Au même instant, une Ford Crown Victoria quitte la Route 1 pour s’engager sur Sombrero Beach Road. Il est 7 heures et 59 minutes quand la voiture s’immobilise à l’ombre des amandiers, en bas de l’escalier qui mène à l’appartement de Norma Salvatore. Des fragments d’échange grésillant sur la radio de bord parviennent aux oreilles de Jet, qui s’est mis à battre le canapé d’une queue reconnaissante et lève la tête pour accueillir la caresse de sa maîtresse qui s’en va. » (p. 13 et 14)
Cordelia Norma Salvatore – elle préfère Norma - a eu une autre vie avant. Avant la mort de son frère Alberto, avant le délitement de sa famille et de celle de leurs meilleurs amis, les Baker.
Au commencement, il y a l’amour et l’amitié. Et puis la mort inexpliquée du jeune homme qui vient tout détruire.
De l’hôtel-restaurant « Le Paradisio » que tenaient les Salvatore, il ne reste rien, les murs abattus, effondrés, vont laisser la place à d’autres commerces, moins chaleureux, moins familiaux, des enseignes sans âme et sans passé. L’effondrement est un motif de ce roman : effondrement des êtres qui ne peuvent plus supporter leur vie, effondrement des certitudes, effondrement du passé…

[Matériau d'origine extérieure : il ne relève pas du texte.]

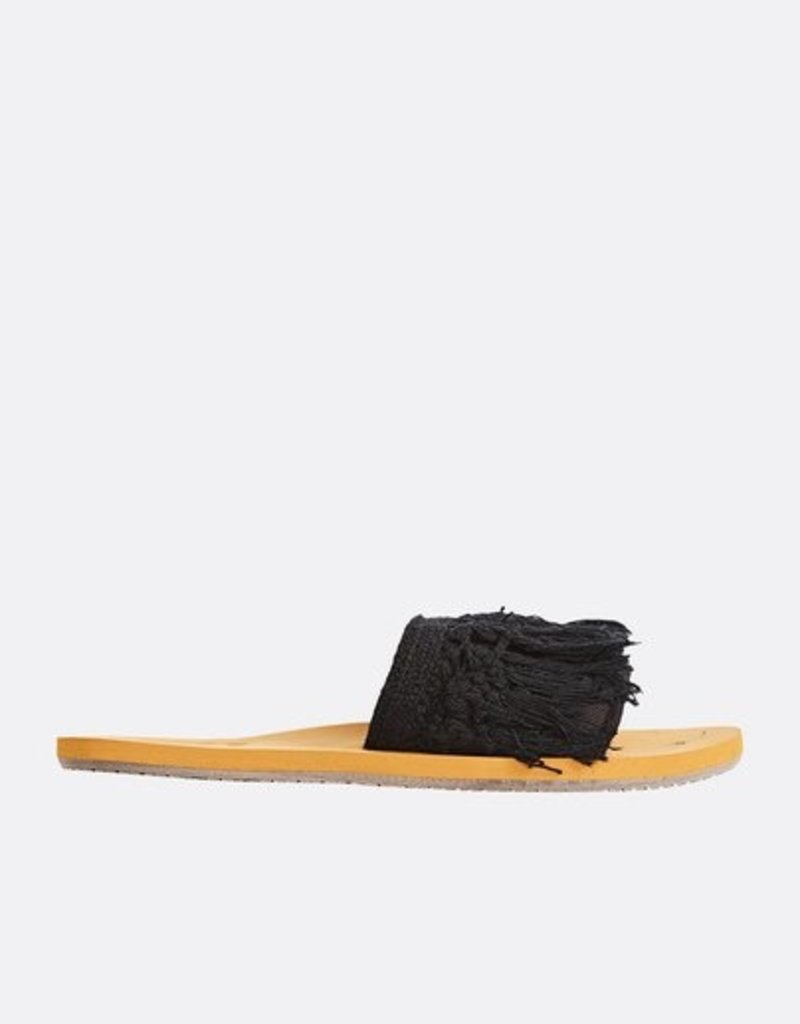 Billabong Coastal Vibes Sandal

Alberto Salvatore était journaliste, un journaliste engagé, bien décidé à lutter par ses enquêtes contre la firme Crodino LLC, qui gère la station d’épuration des eaux, mais qui est surtout responsable de rejets hautement toxiques dans la nature et coupable de toutes sortes de malversations et autres corruptions pour continuer ainsi. Il se trouve que la toxicité d’un produit dispersant, utilisé par Crodino, est à l’origine de lésions cutanées, et Alberto compte bien réussir à prouver sans l’ombre d’un doute que la compagnie est entièrement coupable.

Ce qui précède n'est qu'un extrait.